[DATA SUPPLIED]

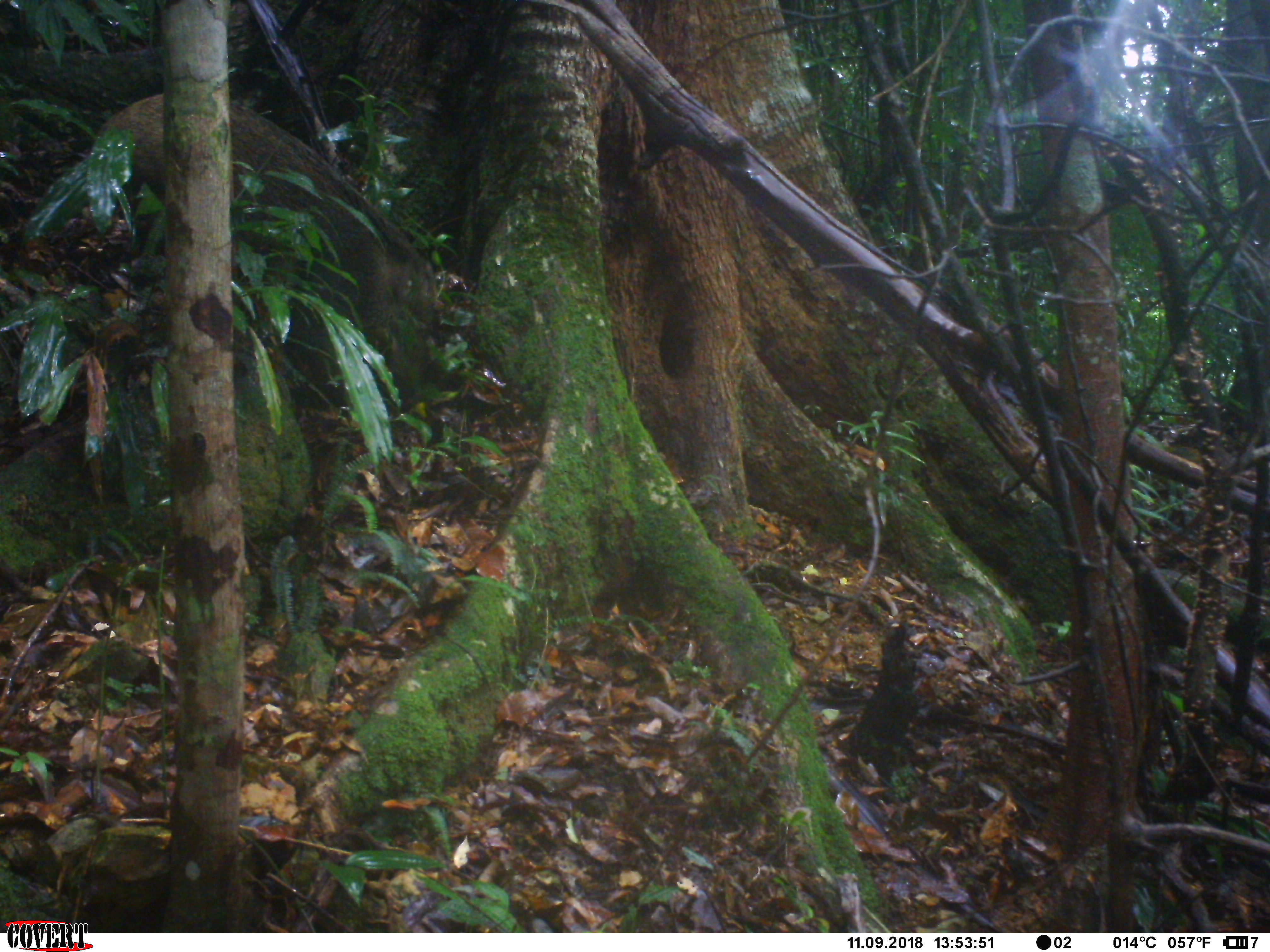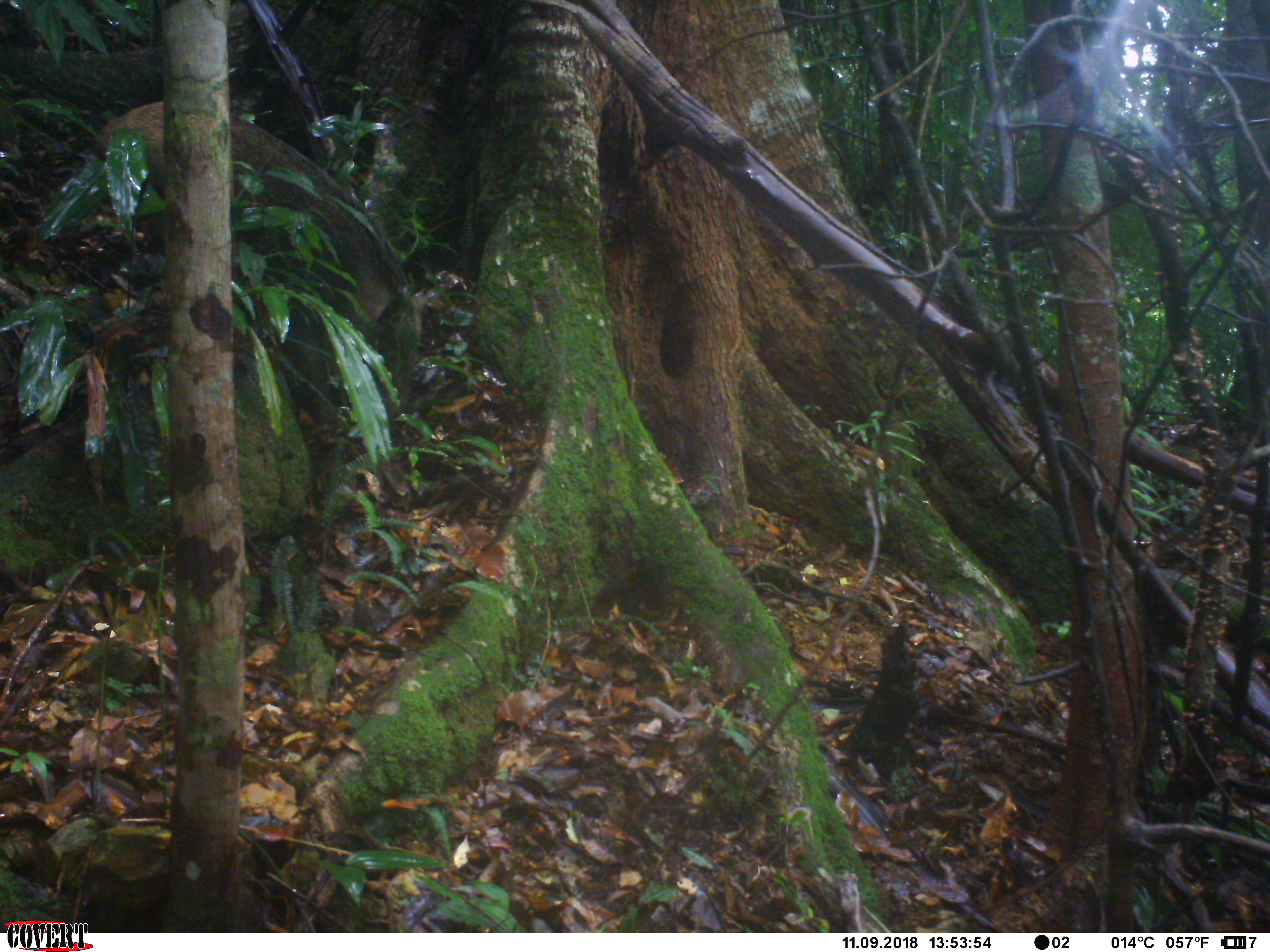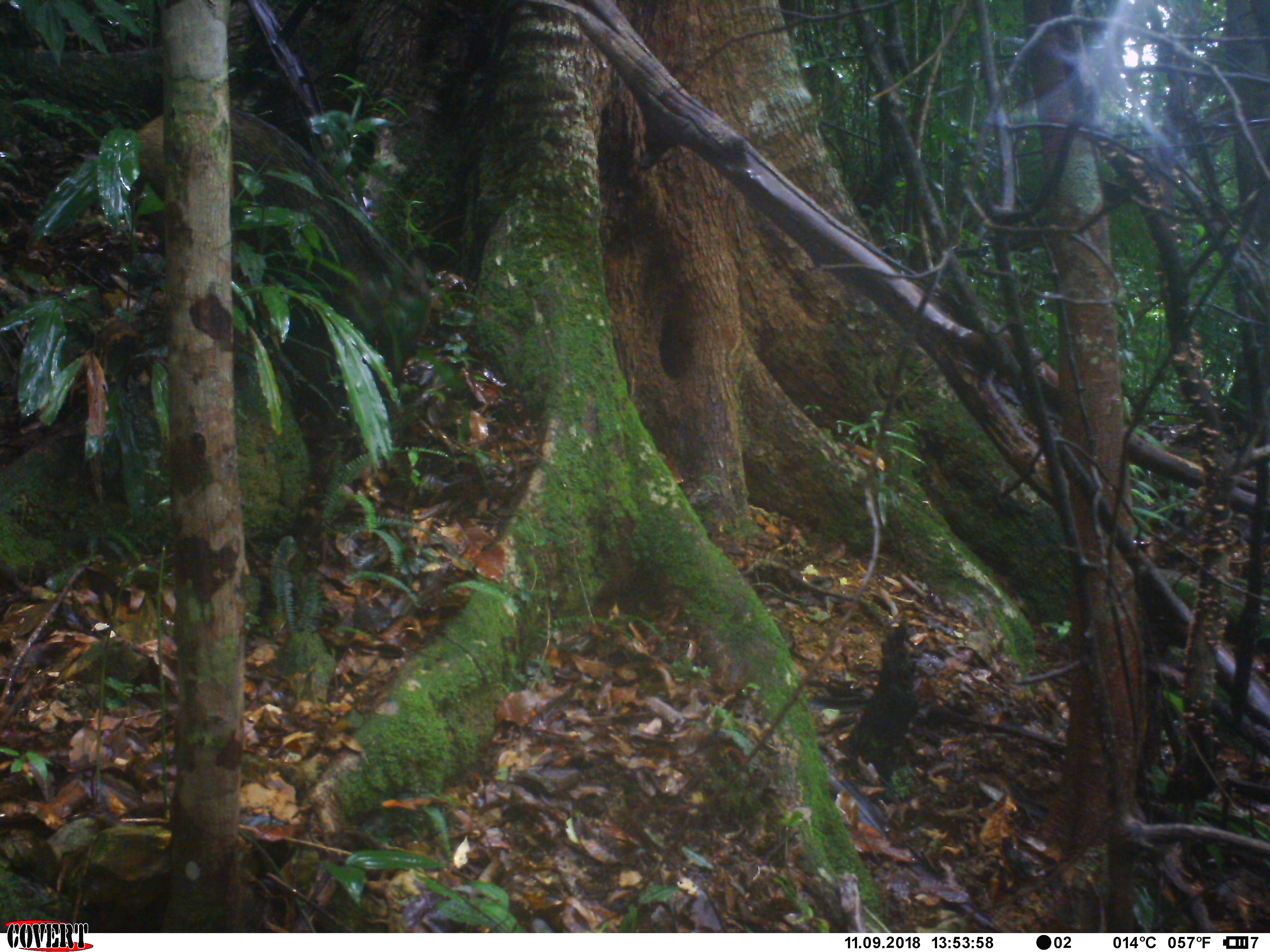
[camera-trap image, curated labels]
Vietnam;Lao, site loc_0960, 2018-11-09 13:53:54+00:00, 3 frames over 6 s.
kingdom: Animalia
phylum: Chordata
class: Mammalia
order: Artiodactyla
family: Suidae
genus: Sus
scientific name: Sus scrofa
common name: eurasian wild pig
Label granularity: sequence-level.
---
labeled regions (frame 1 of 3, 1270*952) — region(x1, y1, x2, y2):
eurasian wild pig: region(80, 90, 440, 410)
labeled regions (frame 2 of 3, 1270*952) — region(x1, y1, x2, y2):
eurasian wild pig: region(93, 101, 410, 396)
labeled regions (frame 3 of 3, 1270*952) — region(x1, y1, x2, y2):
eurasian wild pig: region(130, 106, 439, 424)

[/DATA SUPPLIED]
[DATA SUPPLIED]

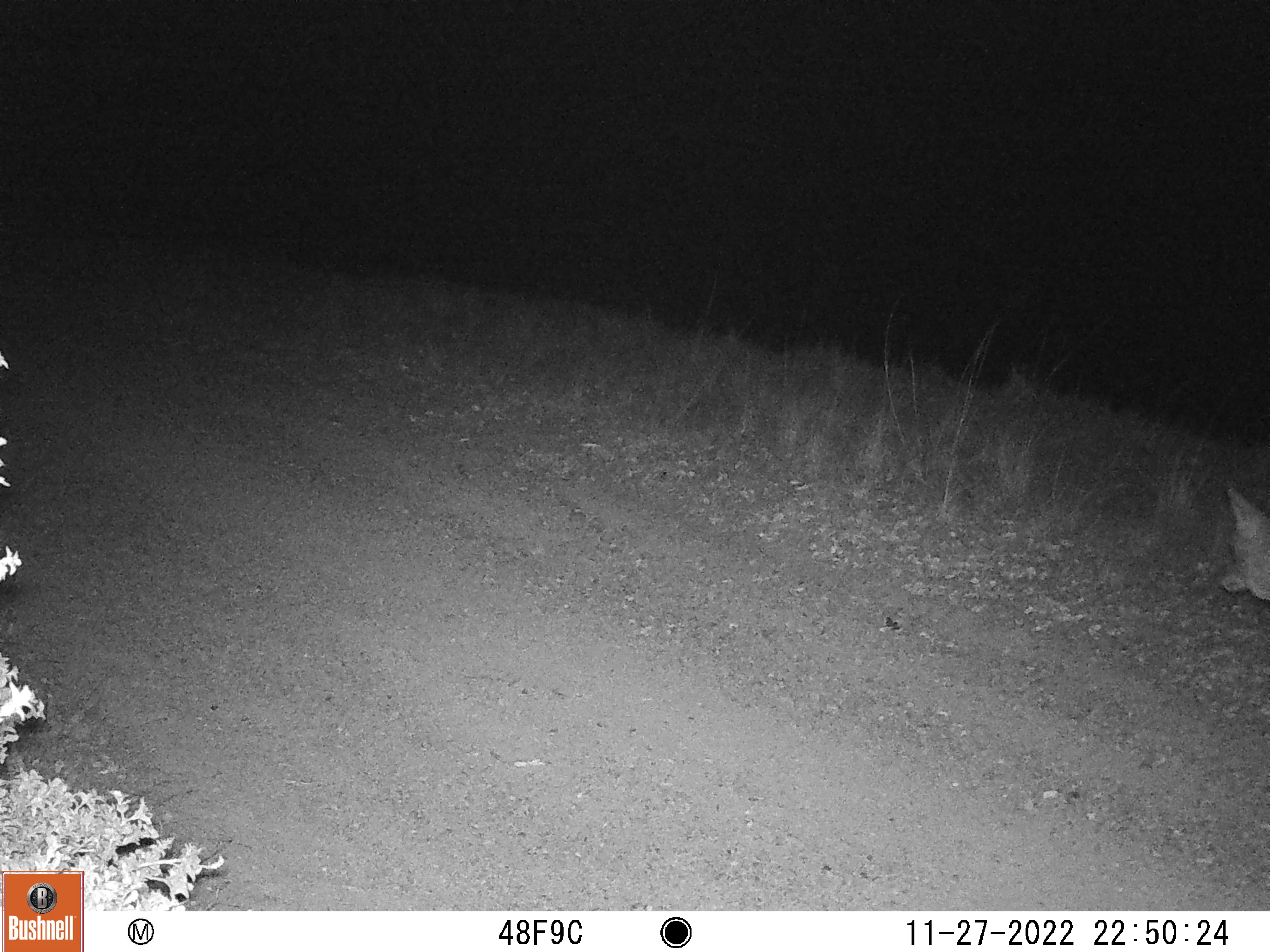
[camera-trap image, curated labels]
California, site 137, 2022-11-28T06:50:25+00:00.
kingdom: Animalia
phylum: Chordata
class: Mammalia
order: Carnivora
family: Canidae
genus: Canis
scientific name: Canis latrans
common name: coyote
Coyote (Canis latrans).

[/DATA SUPPLIED]

**YOUR OBJECTIVE**
Whenever a line in the entries above includes the word "site", pull that line out.

**TASK OUTPUT**
Vietnam;Lao, site loc_0960, 2018-11-09 13:53:54+00:00, 3 frames over 6 s.
California, site 137, 2022-11-28T06:50:25+00:00.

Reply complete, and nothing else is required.